DOCUMENT SEGMENT:
BEGIN

The toll of Secondary PTSD can be just as heavy as firsthand trauma, especially for caregivers and professionals who carry the emotional weight of others’ pain. Without proper support and boundaries, the toll of Secondary PTSD can quietly erode a person’s well-being, leaving them overwhelmed, disconnected, and emotionally exhausted.

Wounds Without the War: The Silent Toll of Secondary PTSD

You didn’t experience the trauma yourself—but why does it feel like you did?


When we think about Post-Traumatic Stress Disorder (PTSD), we often picture combat veterans, survivors of violence, or those who’ve endured life-threatening events. But trauma doesn't always knock directly on your door. Sometimes, it creeps in through someone else’s—through the stories we absorb, the pain we witness, and the people we love.


This is the world of Secondary PTSD—a quiet, consuming form of trauma that affects those who support, care for, or work closely with people who’ve endured traumatic experiences. And unlike its better-known counterpart, secondary PTSD often goes unspoken, unseen, and untreated.

END

WHAT YOU WILL DO:
A: In the Secondary PTSD passage, who does Secondary PTSD affect?
B: Return the portion of the Secondary PTSD passage starting at "The toll of Secondary PTSD can be" and ending at "people we love.".
C: Resume the Secondary PTSD passage from where it stops.

DATA SECTION:
BEGIN

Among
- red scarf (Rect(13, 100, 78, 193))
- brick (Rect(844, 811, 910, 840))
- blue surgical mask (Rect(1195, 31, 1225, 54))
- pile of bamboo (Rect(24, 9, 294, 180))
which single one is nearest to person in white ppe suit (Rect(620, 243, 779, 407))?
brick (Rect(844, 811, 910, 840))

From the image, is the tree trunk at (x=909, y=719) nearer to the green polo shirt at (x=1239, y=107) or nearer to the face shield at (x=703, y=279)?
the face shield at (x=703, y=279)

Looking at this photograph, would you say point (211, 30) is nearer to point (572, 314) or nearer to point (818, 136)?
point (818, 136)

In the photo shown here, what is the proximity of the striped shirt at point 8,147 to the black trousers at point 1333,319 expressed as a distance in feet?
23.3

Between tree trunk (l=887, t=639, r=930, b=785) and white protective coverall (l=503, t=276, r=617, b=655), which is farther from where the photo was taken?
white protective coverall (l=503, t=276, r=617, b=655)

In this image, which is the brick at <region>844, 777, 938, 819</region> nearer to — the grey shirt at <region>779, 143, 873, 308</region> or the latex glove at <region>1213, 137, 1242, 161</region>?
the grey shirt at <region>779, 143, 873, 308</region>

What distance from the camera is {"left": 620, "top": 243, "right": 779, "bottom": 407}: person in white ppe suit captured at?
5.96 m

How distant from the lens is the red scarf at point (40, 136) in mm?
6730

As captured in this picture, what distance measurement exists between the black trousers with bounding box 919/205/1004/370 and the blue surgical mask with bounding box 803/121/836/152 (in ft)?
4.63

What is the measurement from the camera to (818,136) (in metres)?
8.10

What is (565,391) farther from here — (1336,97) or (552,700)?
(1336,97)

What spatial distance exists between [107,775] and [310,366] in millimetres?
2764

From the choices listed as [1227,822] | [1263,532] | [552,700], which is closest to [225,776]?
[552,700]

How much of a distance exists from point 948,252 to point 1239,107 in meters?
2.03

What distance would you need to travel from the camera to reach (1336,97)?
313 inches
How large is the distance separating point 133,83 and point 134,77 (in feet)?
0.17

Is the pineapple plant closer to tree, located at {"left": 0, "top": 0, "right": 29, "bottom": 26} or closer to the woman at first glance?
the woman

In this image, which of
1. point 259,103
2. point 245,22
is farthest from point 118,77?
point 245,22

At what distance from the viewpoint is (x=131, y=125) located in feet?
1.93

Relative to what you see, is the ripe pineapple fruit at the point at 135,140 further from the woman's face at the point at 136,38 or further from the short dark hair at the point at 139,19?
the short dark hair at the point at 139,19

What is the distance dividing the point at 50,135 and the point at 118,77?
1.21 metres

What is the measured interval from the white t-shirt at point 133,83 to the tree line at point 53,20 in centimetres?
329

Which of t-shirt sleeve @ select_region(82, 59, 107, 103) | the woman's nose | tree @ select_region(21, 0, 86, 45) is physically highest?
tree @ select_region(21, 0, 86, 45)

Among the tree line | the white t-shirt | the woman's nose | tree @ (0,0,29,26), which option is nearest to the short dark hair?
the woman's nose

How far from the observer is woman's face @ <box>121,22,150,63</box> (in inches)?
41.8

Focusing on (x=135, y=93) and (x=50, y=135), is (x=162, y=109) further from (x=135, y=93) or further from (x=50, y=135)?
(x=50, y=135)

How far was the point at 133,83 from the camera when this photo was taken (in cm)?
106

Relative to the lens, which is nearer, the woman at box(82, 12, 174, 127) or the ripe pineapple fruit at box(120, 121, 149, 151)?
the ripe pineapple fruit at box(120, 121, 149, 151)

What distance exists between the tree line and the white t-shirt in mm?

END

TASK-BY-TASK RESULTS:
A: Those who support, care for, or work closely with people who've endured traumatic experiences.

B:
The toll of Secondary PTSD can be just as heavy as firsthand trauma, especially for caregivers and professionals who carry the emotional weight of others’ pain. Without proper support and boundaries, the toll of Secondary PTSD can quietly erode a person’s well-being, leaving them overwhelmed, disconnected, and emotionally exhausted.

Wounds Without the War: The Silent Toll of Secondary PTSD

You didn’t experience the trauma yourself—but why does it feel like you did?


When we think about Post-Traumatic Stress Disorder (PTSD), we often picture combat veterans, survivors of violence, or those who’ve endured life-threatening events. But trauma doesn't always knock directly on your door. Sometimes, it creeps in through someone else’s—through the stories we absorb, the pain we witness, and the people we love.

C:
What Is Secondary PTSD?


Secondary PTSD, also known as vicarious trauma or compassion fatigue, occurs when someone develops trauma-related symptoms as a result of exposure to another person’s trauma. This is commonly seen in mental health professionals, emergency responders, nurses, social workers, and even loved ones of trauma survivors.


Imagine listening, day after day, to heartbreaking stories of abuse, war, loss, or violence. Over time, these stories begin to lodge themselves in your psyche. You might feel anxious, emotionally numb, avoidant, or overly alert. You may start having nightmares or flashbacks—not of your own memories, but of someone else’s suffering.


You’re not weak. You’re not overly sensitive. You’re human—and you’re absorbing more pain than the body or brain was ever meant to carry.



When Caring Hurts


For many, the hardest part of secondary PTSD is the guilt. You might tell yourself: “It wasn’t my trauma. I have no right to feel this way.” But that guilt only deepens the damage.


In fact, studies show that secondary trauma can mirror the symptoms of direct PTSD—including intrusive thoughts, mood swings, hypervigilance, depression, and burnout. Yet many who suffer feel they must push through for the sake of their clients, loved ones, or patients.


This constant emotional labor leads to chronic fatigue, emotional detachment, and a loss of joy—especially in the very work or relationships that once brought purpose.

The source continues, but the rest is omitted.